Baca juga: Sulut Minta Bantuan Jepang untuk Serap Lulusan SMK
Said menekankan, konsep pertumbuhan ekonomi rezim pemerintahan selanjutnya tidak melulu berbasis pasar barang, tetapi memanusiakan manusia secara beradab.
Wakil Ketua Umum Apindo Bidang Ketenagakerjaan Bob Azam berpendapat, keberhasilan indikator kinerja yang paling penting bagi negara yang sedang membangun, seperti Indonesia, adalah employement. Negara maju bahkan menempatkan employement sebagai indikator penting dalam keberhasilan kebijakan ekonominya, seperti Amerika Serikat.
”Tingkat pengangguran terbuka memang berkisar 5 persen, tetapi pengangguran tertutup jauh lebih besar lagi,” tuturnya.
Menurut dia, siapapun kandidat bakal capres-cawapres seharusnya perlu mengungkapkan secara gamblang strategi mengatasi pengangguran nasional. Strategi hilirisasi yang dikumandangkan semestinya tidak hanya berbasis tambang atau industri supaya Indonesia tidak melulu mengirim tenaga kerja bernilai tambah rendah atau tenaga kerja magang ke luar negeri.

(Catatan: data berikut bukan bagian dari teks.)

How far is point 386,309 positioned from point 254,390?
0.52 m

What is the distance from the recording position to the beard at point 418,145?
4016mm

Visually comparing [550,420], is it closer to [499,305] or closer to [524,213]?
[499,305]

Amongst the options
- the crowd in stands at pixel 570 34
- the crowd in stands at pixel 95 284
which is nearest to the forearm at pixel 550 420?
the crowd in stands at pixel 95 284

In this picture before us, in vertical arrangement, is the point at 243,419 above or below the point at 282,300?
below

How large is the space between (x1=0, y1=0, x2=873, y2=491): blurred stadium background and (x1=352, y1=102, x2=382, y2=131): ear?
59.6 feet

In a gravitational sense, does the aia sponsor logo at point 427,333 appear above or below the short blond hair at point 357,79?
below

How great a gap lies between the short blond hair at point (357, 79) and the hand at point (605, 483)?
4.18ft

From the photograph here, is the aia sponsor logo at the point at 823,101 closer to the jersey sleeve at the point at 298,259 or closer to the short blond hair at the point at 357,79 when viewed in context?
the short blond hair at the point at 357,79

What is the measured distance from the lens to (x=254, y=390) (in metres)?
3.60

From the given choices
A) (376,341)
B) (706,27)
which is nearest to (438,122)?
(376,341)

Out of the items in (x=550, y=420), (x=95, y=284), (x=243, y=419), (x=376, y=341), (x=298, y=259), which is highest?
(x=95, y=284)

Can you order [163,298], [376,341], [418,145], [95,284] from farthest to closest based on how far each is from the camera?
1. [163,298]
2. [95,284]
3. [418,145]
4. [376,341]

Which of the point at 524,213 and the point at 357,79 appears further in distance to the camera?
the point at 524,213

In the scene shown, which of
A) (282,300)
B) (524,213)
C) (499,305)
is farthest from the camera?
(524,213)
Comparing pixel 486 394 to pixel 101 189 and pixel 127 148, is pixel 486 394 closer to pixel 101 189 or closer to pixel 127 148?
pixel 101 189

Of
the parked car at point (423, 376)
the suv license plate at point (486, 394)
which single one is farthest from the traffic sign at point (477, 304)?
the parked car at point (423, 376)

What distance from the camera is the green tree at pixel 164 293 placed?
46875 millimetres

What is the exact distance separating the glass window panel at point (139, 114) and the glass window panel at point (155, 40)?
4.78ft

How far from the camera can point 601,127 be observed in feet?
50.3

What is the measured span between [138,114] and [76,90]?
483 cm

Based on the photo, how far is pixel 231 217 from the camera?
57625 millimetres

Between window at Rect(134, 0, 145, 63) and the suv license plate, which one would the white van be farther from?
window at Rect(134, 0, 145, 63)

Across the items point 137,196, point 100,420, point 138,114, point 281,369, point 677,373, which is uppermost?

Adapun praktisi hukum ketenagakerjaan Tadjuddin Noer Effendi, yang dihubungi secara terpisah, mengatakan, bonus demografi masih akan dialami Indonesia. Puncaknya pada tahun 2030-2032. Di antara pasangan bakal capres-cawapres juga menggaungkan topik bonus demografi berkali-kali, seperti pasangan Ganjar-Mahfud. Namun, dia menilai para pasangan tersebut belum memiliki program konkret untuk mengatasi persoalan dari bonus demografi yang sedang terjadi.
”Sesuai Survey Angkatan Kerja Nasional (Sakernas) BPS pada Agustus 2023, tingkat pengangguran terbuka berkisar 5 persen. Sementara di level ASEAN, tingkat pengangguran terbuka berkisar 3 persen. Mayoritas di antara penganggur terbuka di Indonesia berasal dari generasi muda, terutama dari lulusan SMK dan SMA,” kata dia.
Problem yang sudah lama ini semestinya ada tawaran solusi dari rezim pemerintahan yang baru. Dengan kata lain, pasangan bakal calon capres-cawapres yang ada perlu membahas solusi, bukan sekadar mendengungkan jargon keadilan.
Ekonom Indef Eisha Maghfiruha Rachbini menambahkan, pengangguran usia muda belum bisa diserap karena tidak ada keterhubungan antara keterampilan yang dimiliki oleh pekerja dan diminta oleh perusahaan. Peningkatan kapasitas pencari kerja usia muda seharusnya melalui pelatihan secara berkelanjutan.